Source passage ::

Hopefully drones will not take off as caregiving assistants. After hearing about an Aging 2.0 demonstration of drones performing caregiving tasks for the elderly, one is reminded of the iRobot vacuum cleaner on a high shelf in the garage, banished for mediocre performance. Because a technology can be made into a product, someone will buy it, no worry there – remember laser discs? Drones in the house, something else to be misdirected.
Devices are fun to make, but platforms exist and are scalable. Now that we have 3D printing, does everybody really want to make a gadget? Ah well, that was so 2013. Maybe inventors should write more software for existing platforms (smartphones, tablets, computers, sensors). Look at Amazon Echo -- how about a few more caregiving skills? How about cultivating older adult user experience thinking? Maybe a) some more user experience testing of smartphones, targeting the non-adopting 70% of the 65+ population and b) a few smarter apps for smartphones now that they are so ginormous?

Record set ::
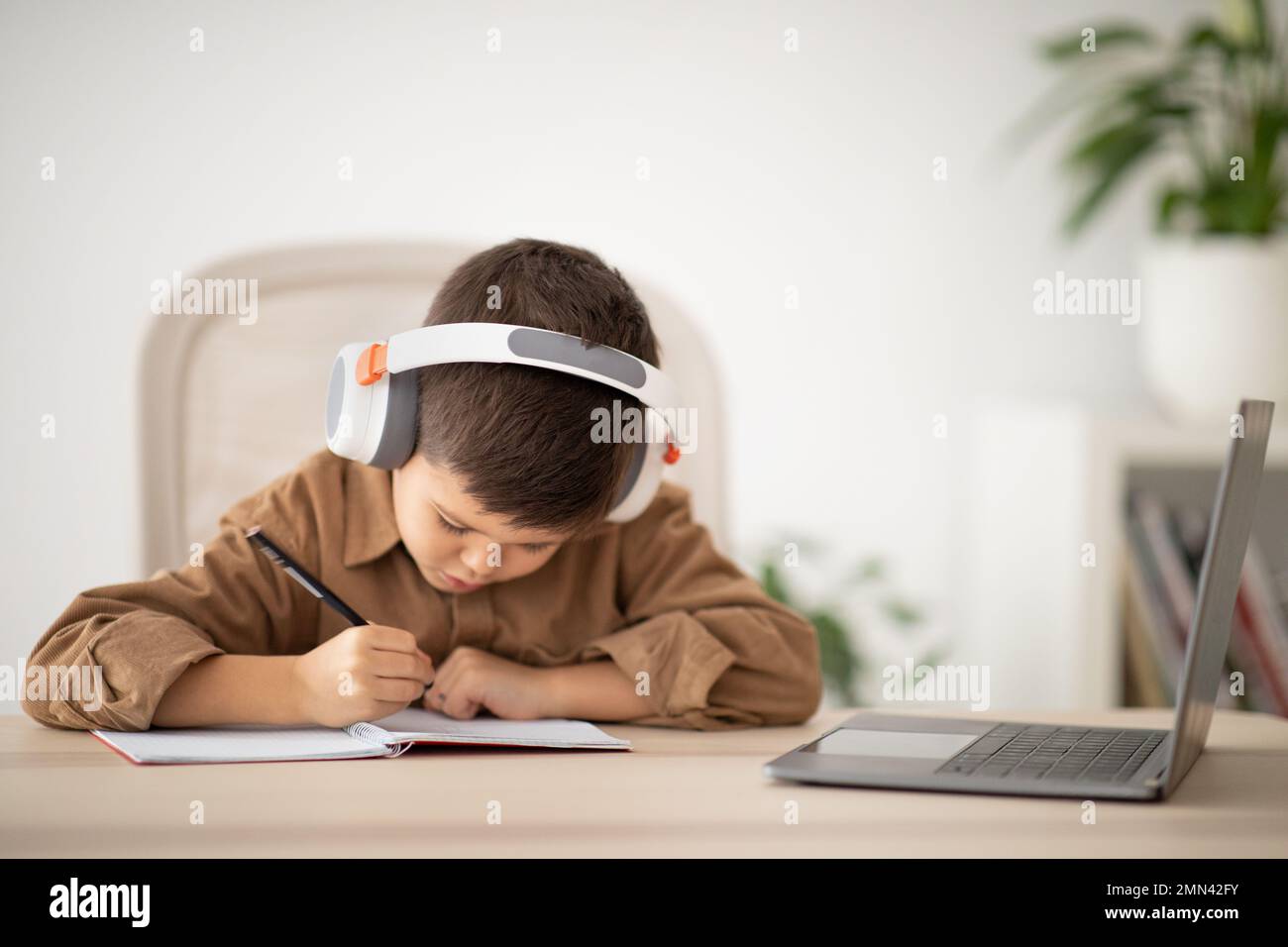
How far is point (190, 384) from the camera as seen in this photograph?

==

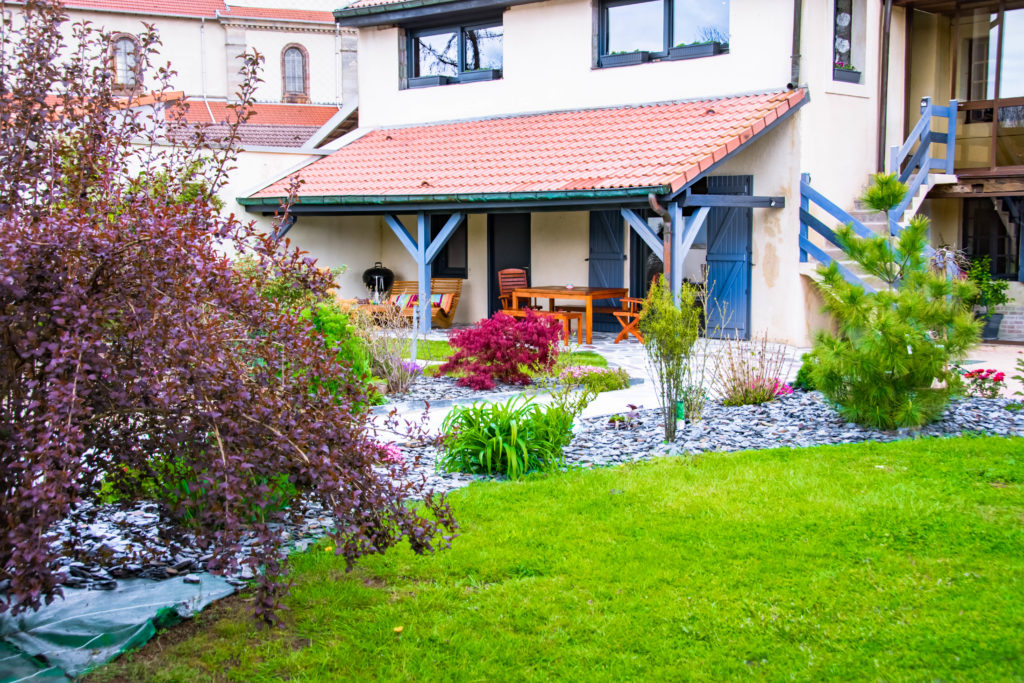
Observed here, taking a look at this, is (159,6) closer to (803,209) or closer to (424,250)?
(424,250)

Problem set ::
[A] In the passage on caregiving technology for older adults, what percentage of the 65+ population does the author describe as not adopting smartphones?
[B] Continue the passage on caregiving technology for older adults from the point where it stops.

Answers in order ::
[A] 70%

[B]
Eventually unique devices for seniors will disappear. It is going to happen – it’s too cost-effective to design in customization capability with easy-interaction platforms. That’s why touch screens seem to be ubiquitous even if you personally DON’T wish to stop typing. No doubt, that will happen with voice activation over time. You didn’t, uh, ask for it. But, like Siri, Cortana, Ok Google, etc., will be there as an option and in some cases (like the Amazon Echo) there will be no other interaction mode – so customization (as with adding Amazon Echo skills) will be the way to provide 'custom' -- that is, person-specific capabilities using standard hardware platforms.
[NOTE: Other blog posts, research reports, press releases, and articles can be found on the Aging in Place Technology Watch site.]
Comments
From Patrick Roden, via LinkedIn
Laurie, saw this and thought of you:
https://www.fastcodesign.com/3065667/this-1500-toaster-oven-is-everything-thats-wrong-with-silicon-valley-design (fits here too).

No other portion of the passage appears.